Italian cities see small price drop

| Tue, 11/25/2008 - 09:25
Words by Carla Passino

Prices went down by 2.2% in Rome and Milan, and by 1.7% in Turin in the first half of 2008 but prime homes in central Rome and Turin locations held their value

Turin beats Rome and Milan by 0.5%. And no, it is not a bizarre score from the Italian football Campionato. It is the latest property market report.
House prices in Italian cities have started to go down, reflecting the drop in sales volume, according to a recently released study by estate agent conglomerate Tecnocasa. The decline has been gentle throughout, but slightly bigger in Rome and Milan than in Turin.
In the Italian capital, prices have gone down by 2.2% in the last six months, deepening the negative trend that started in 2007, when the market went down by 0.9% after years of sustained growth. The decrease, however, has been uneven across the city—prices fell by 3.9% in Roma Sud, a clutch of southern boroughs and went down by an average of 1.5% in central areas, but remained essentially stable in the historic centre.
Buyers in the historic centre belong to three groups: families who live in the area and buy a home for their children, foreigners who want to own a slice of Rome, and investors looking to set up a B&B or buy-to-let activity.
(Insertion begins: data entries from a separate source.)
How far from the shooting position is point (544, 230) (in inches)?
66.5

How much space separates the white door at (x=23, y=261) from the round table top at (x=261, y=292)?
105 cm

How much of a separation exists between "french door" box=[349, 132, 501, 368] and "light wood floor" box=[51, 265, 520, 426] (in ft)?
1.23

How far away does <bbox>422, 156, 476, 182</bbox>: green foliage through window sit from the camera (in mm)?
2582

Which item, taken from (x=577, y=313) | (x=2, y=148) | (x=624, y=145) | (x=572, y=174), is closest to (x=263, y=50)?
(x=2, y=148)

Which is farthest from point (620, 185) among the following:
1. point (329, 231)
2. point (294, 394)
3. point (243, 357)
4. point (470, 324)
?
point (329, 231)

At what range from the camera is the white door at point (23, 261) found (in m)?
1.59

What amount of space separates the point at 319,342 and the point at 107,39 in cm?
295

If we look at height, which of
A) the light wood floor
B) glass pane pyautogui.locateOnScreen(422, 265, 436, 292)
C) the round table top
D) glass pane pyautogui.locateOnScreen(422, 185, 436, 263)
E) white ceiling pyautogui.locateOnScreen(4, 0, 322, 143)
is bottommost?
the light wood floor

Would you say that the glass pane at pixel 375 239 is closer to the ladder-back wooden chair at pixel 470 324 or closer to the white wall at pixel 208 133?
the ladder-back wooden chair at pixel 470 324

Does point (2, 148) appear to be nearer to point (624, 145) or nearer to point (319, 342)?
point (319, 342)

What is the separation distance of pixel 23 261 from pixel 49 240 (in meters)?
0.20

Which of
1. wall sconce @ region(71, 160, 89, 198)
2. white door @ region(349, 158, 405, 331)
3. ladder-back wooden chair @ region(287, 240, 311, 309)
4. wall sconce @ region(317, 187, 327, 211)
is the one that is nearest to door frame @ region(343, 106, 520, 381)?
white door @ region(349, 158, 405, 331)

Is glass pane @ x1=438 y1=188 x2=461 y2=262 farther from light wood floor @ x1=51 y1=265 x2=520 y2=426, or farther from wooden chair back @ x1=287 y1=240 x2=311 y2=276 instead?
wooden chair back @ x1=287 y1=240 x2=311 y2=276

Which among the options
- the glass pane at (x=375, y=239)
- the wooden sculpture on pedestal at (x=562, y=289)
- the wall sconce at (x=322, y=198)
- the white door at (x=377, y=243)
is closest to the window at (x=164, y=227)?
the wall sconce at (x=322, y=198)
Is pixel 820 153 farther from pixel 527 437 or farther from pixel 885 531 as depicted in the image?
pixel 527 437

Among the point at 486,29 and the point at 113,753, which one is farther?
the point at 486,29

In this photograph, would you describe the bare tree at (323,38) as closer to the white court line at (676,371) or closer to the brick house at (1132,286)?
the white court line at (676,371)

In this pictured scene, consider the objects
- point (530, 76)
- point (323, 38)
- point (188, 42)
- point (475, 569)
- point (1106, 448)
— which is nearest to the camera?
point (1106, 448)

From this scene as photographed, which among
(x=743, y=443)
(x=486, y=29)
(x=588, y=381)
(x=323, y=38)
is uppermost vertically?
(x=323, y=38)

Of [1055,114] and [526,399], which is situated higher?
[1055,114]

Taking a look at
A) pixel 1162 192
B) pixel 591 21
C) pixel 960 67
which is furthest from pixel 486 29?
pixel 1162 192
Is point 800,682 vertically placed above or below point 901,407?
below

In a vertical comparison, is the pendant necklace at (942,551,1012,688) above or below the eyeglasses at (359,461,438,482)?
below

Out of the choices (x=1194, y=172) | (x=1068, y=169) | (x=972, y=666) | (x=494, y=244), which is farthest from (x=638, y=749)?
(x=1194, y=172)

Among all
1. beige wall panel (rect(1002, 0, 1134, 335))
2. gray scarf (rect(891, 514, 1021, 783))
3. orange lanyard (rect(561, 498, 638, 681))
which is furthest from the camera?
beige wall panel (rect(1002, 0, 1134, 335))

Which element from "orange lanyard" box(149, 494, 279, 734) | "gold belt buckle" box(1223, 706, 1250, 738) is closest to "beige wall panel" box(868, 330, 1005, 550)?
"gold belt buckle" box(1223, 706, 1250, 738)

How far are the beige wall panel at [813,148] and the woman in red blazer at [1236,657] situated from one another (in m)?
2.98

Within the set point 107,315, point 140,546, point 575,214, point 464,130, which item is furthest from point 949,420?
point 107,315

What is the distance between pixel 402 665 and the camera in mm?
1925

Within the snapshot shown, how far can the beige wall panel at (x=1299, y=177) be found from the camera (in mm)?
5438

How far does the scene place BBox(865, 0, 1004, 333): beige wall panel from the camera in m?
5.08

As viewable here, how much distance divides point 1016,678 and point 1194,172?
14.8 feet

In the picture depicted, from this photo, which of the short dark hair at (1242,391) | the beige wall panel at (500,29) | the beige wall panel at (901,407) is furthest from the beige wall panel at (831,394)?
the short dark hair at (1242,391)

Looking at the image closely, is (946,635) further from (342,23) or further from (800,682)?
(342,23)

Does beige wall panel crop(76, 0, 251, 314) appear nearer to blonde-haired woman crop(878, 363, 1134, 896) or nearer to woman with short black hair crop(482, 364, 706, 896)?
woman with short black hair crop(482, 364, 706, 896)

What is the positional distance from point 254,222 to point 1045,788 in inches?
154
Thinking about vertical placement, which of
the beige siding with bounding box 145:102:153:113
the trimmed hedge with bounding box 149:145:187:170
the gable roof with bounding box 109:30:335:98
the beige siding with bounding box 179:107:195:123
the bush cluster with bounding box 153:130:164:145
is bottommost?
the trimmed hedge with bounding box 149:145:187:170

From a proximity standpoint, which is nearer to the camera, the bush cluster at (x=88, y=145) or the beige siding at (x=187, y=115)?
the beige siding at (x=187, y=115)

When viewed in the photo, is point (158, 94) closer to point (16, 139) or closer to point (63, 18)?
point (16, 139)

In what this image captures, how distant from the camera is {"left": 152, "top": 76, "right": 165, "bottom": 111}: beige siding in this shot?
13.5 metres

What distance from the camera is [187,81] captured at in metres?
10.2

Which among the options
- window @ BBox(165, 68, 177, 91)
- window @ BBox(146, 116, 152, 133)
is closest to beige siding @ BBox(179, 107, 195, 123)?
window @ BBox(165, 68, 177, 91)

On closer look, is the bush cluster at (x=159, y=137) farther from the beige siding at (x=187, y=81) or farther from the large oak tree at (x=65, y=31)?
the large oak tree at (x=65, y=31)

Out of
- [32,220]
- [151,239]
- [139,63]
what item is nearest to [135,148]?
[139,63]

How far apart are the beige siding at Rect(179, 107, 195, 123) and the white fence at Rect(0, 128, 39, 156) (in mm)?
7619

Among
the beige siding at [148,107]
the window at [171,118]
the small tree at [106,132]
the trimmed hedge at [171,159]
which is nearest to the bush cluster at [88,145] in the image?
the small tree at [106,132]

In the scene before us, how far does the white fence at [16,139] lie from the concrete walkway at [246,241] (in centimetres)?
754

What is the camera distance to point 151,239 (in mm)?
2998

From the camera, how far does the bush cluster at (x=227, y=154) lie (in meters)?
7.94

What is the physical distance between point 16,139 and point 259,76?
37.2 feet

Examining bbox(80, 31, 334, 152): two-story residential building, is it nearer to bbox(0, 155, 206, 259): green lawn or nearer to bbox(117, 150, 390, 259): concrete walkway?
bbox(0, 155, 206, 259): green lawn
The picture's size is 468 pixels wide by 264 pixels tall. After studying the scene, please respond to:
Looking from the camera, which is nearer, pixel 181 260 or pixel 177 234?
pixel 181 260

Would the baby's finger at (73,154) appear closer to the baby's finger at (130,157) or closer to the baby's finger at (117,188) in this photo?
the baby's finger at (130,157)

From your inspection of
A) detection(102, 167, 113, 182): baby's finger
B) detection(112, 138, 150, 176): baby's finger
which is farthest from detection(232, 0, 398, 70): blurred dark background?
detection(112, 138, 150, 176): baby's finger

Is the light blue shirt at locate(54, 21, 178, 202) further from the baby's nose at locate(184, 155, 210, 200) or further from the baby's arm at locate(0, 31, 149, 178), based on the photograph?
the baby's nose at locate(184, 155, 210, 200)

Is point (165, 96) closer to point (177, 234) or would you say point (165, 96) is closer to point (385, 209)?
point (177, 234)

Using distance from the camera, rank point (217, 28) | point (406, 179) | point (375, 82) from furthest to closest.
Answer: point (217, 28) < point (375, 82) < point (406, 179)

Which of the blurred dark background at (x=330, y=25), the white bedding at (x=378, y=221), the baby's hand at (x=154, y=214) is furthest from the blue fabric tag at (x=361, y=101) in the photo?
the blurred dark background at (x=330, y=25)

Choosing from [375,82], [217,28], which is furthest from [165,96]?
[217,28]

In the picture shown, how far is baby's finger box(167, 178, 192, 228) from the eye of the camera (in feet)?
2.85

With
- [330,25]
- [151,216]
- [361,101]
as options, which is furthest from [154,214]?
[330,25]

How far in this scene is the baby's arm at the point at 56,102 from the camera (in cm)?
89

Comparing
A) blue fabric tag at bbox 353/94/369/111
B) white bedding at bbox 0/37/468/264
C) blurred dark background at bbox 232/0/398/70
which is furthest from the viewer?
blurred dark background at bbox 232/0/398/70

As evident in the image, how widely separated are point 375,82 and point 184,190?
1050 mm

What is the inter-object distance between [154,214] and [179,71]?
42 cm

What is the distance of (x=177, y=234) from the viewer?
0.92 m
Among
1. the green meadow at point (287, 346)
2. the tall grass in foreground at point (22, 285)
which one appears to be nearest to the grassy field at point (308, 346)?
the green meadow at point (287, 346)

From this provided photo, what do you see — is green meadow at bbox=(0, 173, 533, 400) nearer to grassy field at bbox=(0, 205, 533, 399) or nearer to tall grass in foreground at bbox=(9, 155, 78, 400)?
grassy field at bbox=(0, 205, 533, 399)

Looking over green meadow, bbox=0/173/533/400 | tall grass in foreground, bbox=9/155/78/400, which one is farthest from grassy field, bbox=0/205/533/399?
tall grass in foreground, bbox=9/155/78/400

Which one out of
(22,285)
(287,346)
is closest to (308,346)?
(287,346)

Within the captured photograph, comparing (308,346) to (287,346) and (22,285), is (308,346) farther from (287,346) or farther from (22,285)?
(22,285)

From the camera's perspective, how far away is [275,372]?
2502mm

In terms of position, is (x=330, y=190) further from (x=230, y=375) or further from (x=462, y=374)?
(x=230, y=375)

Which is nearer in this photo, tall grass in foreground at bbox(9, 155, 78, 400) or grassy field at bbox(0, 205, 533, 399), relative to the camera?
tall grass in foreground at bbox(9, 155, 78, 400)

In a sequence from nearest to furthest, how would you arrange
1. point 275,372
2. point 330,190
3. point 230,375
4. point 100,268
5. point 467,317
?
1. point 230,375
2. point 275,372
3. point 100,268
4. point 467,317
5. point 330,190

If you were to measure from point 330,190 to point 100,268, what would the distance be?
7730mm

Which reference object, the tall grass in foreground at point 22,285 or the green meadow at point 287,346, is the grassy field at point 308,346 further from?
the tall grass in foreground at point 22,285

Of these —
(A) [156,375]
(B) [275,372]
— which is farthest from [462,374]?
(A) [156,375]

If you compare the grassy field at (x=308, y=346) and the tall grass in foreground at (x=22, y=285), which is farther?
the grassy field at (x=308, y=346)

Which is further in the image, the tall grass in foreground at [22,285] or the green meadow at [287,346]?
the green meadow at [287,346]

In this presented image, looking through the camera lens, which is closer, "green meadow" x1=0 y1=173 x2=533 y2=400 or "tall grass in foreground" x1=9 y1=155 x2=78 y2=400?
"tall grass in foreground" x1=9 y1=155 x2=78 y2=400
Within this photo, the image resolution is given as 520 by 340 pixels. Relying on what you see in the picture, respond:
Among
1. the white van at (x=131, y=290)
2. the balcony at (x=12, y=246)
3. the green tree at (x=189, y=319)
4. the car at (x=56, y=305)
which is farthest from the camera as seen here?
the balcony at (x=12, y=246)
All these groups have all become pickier, and are taking advantage of the increase in property supply, which gives them greater choice, but remain prepared to spend if they find the right place.
As a result, prices in Rome’s centre are still on the steep side of expensive, ranging from €5,000 per square metre for flats close to Saint Peter’s to €11,000 per square metre for those in and around Corso Vittorio Emanuele and up to €18,000 for those in the centre’s most sought after squares—Piazza di Spagna and Piazza Navona. Throughout the centre, prestige homes with views over Rome’s best loved sights can fetch up to €20,000 per square metre.
Up north in Milan, prices also went down by 2.2% in the first half of 2008. This is the first time since 2000 that the city sees a decline. Unlike what happened in Rome, however, Milan’s centre lost more value (an average of 3.1%) than other areas.
A surge in supply meant that city centre buyers could afford to be more selective and settle only for the highest quality—usually bright top-floor flats in period buildings.
The centre’s most dynamic area is the one situated around Corso Garibaldi, where flats can command up to €9,000 per square metre. In the once popular Corso di Porta Ticinese, by contrast, expensive properties struggle to sell, even when they have quality finishings. Only the very best properties held their value in the city centre, chiefly because they are scarce—we are talking of large top floor flats, often with frescoed walls, set in quiet but central areas, with panoramic views or at least a terrace. That said, houses in the Quadrilatero d’Oro, Milan’s golden rectangle, enclosed by Via Montenapoleone, Via Borgospesso, Via Della Spiga, and Via Sant' Andrea, continue to fall well in the realm of the unaffordable at €10,500 to €12,500 per square metre.
In terms of year on year comparison, however, the top performing corner of Milan is the university-friendly Navigli-Famagosta area, where discerning investors drove the market, bucking the metropolitan trend and pushing prices up by 0.5%.
Also worth noting is that plenty of infrastructure work, which includes the launch of two new underground lines by 2015, could further change the geography of Milanese demand in coming years.
The star performer among the Italian cities examined in the Tecnocasa study is Turin, which saw a dip of just 1.7% in the first six months of 2008. The city centre in particular is seeing stable prices and renewed activity from investors, who come both from Turin and elsewhere in Italy. They are buying small flats with a view to letting them to incoming professionals.
Prime properties are also doing extremely well, reaching and breaking the €1m barrier. They are usually big flats with frescoed walls and coffered ceilings set in period buildings in or around via Roma, via Amendola, via Gobetti, piazza Castello and piazza Vittorio—prices for these can reach €5,000-6,000 per square metre. The same figures and same trend apply to the properties in Torino Collina, Turin’s verdant hills, where many of the city’s rich and famous have their homes.